When Steve Dandrea’s father passed away last year, the Epsom & District Snooker League player almost walked away from the sport he loved.

Having gone three months without as much as going near his cue, the 23-year-old estate agent from Motspur Park returned to the table in September and has not looked back since.

He rejoined Raynes Park Conservatives Club, where his dad Mauro had spent a lot of his playing days, and went undefeated in winning the league’s first division title and the Skinner Cup, along with the rest of his team, brother Alex, three-time former league winner Jeff Smithers and his 15-year-old prodigy son Jack.

Dandrea also picked up trophies for the highest break of the season, 74, and the most breaks of more than 25, of which he made 17.

“After my dad died I didn’t pick up a cue for three months,” he said.

“But I decided he would have wanted me to have a good go at it and it has all been for him this year.

“He played in the league for 31 years and it was a real passion of his – everyone knew who he was and had a lot of time for him.

“He played at Raynes Park for 22 years before we moved to Wimbledon Village a couple of years ago to play for them.

“But after he died we thought, as this season was going to be for him, we would go back to where he loved playing the game, and that was with Raynes Park.

“And now I have done everything.

“I have won the division, the Skinner Cup, made the most breaks of more than 25 and the highest break of all three divisions.

“And, if you ask anyone else in the league, they will probably say I am the best player in the division now.”

The team now move up to the semi-professional Premier Division, where they will need Jack, hotly tipped for stardom on the pool circuit, to be at his best.
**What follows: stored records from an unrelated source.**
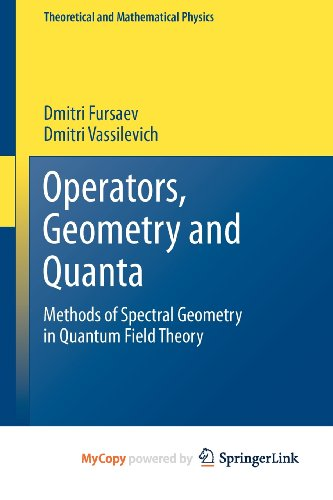 9789400702066: Operators, Geometry and Quanta: Methods of Spectral Geometry in Quantum Field Theory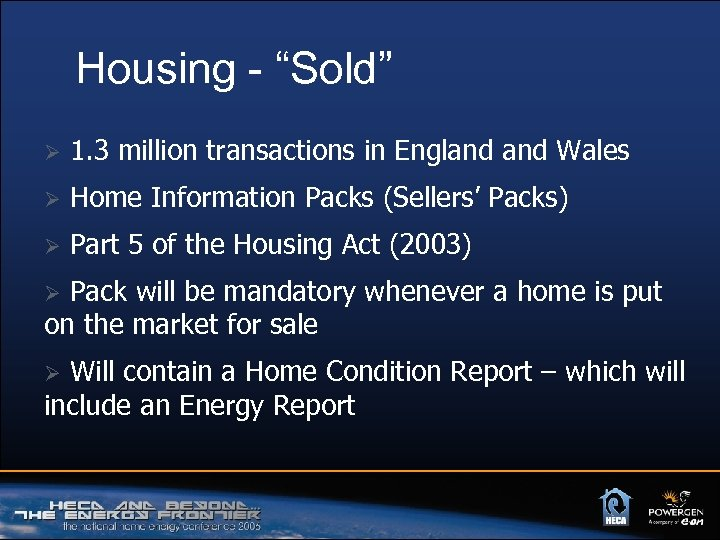 "Housing - ""Sold"" Ø 1. 3 million transactions in England Wales Ø Home Information"
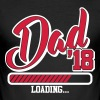 Dad 2018 loading... - baby - pregnancy child - Men's Slim Fit T-Shirt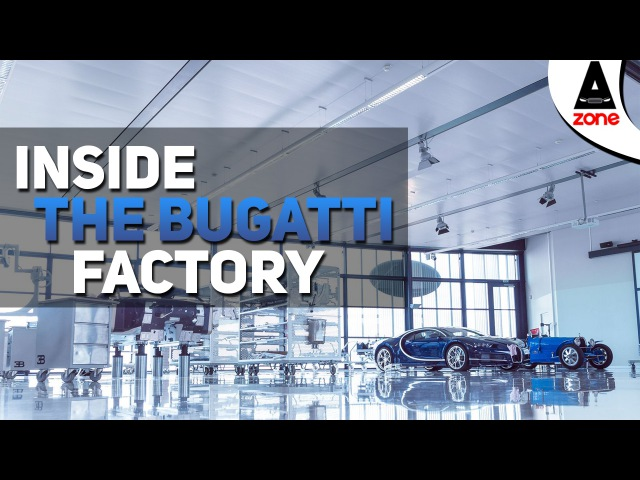 INSIDE THE BUGATTI FACTORY : An Exclusive Look at the Making of the $2.6M Chiron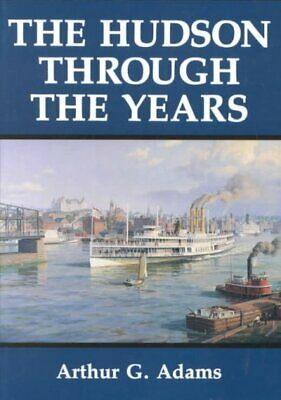 AU62.97 • Buy Hudson River Through The Years, Paperback By Adams, Arthur G., Brand New, Fre...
“Jack is a top drawer pool player who plays for England and he has been tipped to be pretty tasty in the future,” said Dandrea.

“He will be a professional, I have no doubt about that, and I think Jimmy White has already tipped him to be a pool world champion.

“He is awesome to watch and at just 15 he has done very well, making a lot of the older men feel very silly if they don’t know what he has done.

“The Premier Division is semi-professional so once you get there you have to start practising three or four times a week or you will lose 2-0 every time.”